- [Required actions]
1. Answer these questions about the news item on the Oberhausen Catholic parish, one line each:
(a) Which website carried the story, and on what date?
(b) What forced the St. Judas Thaddäus parishioners to move in with the local Protestant parish?
(c) Where did they find an alternative place for local Catholics to meet?
2. Write the next part of the news item about the Oberhausen Catholic parish sharing space with a Protestant community, starting right after its final sentence.

- [Selected passage]
....................

A Catholic and Protestant community in Germany is making the idea of “ecumenical congregations” a reality.
– “Divine will” and a “win-win” situation
German Bishops’ website katholisch.de carried March 7 the story of the Catholic parish of St. Judas Thaddäus in Oberhausen, in the diocese of Essen.
The St. Judas Thaddäus parishioners have been forceed by falling numbers in faithful and rising maintenance costs to “move in” with the local Protestant parish, in their church.
“We could no longer finance the large church and the large community center,” said parish priest Christoph Wichmann, who was gathering between 30 and 50 older people at Sunday Mass.
But rather than close the parish down completely, Wichmann and his parishioners decided to search for an alternative place for local Catholics to meet, and found one in the Quelstrasse Protestant community centre.

....................

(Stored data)
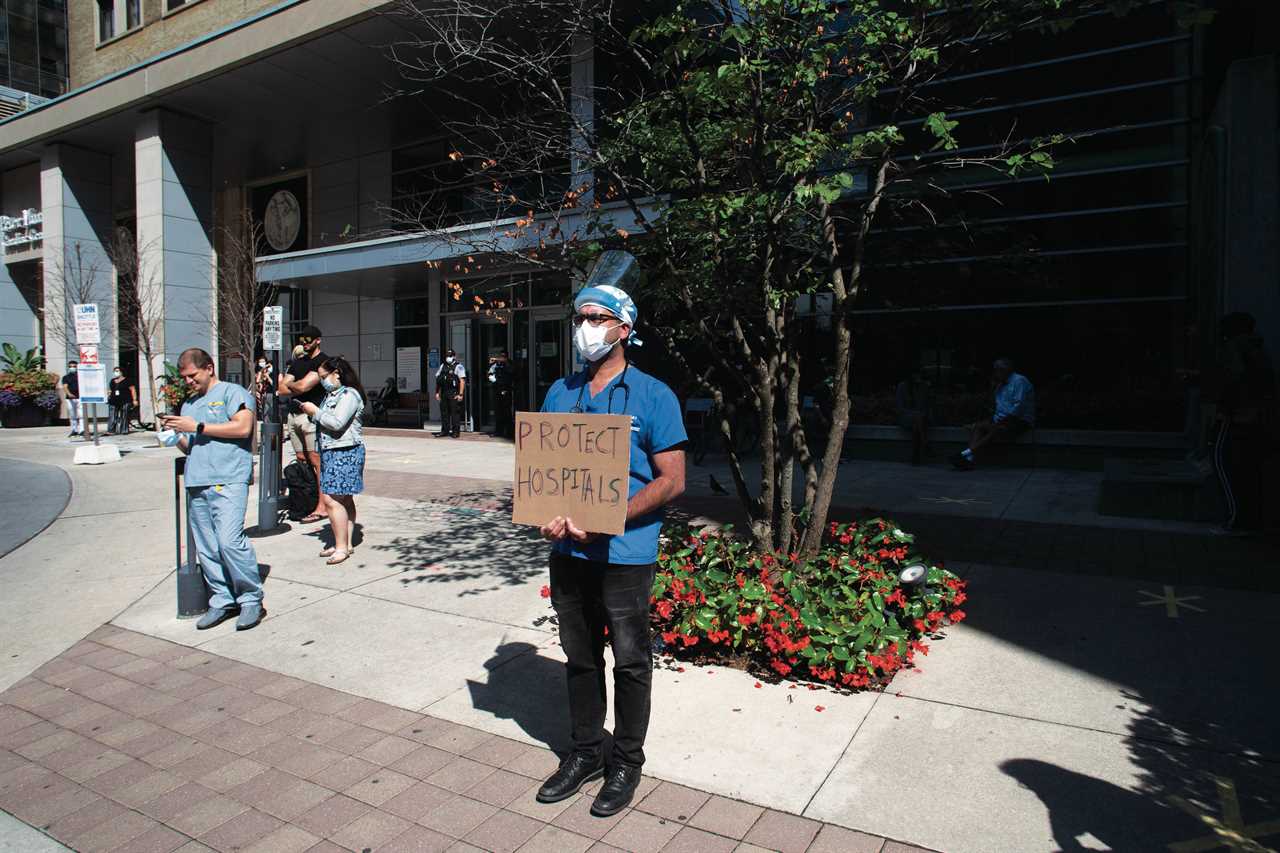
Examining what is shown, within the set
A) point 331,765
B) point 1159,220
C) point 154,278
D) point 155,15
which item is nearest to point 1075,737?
point 331,765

....................

- [Answers to the problems]
1.
(a) The German Bishops' website katholisch.de, on March 7.
(b) Falling numbers of faithful and rising maintenance costs.
(c) The Quelstrasse Protestant community center.

2.
“Of course I myself reacted to [the Catholic proposal] with joy”, Quelstrasse pastor Anke Augustin told katholisch.de.
“As a theologian, it has long been clear to me that no single Church has the truth – not even mine”, Augustin explained.
For his part, priest Wichmann said it is important “that we make it clear that there are new beginnings and that we as Christians can only exist ecumenically”.
Both Protestant pastor and Catholic priest agreed that the new “ecumenical congregation” – in which the two groups meet for worship at different times, but jointly organise community services and ecumenical gestures – is “coincidence or divine will”, in Augustin’s words, or a “win-win” situation, in Wichmann’s.
The Catholics have even been able to place their Stations of the Cross and a statue of Mary in the Protestant community centre.
Though when they celebrated one last Mass in their old church with their bishop, Franz-Josef Overbeck, and processed over to their new Protestant home, they were careful to avoid any hint of triumphalism.
“We wanted to make it clear that we meet at eye level. It shouldn’t be a hostile takeover”, explained Wichmann.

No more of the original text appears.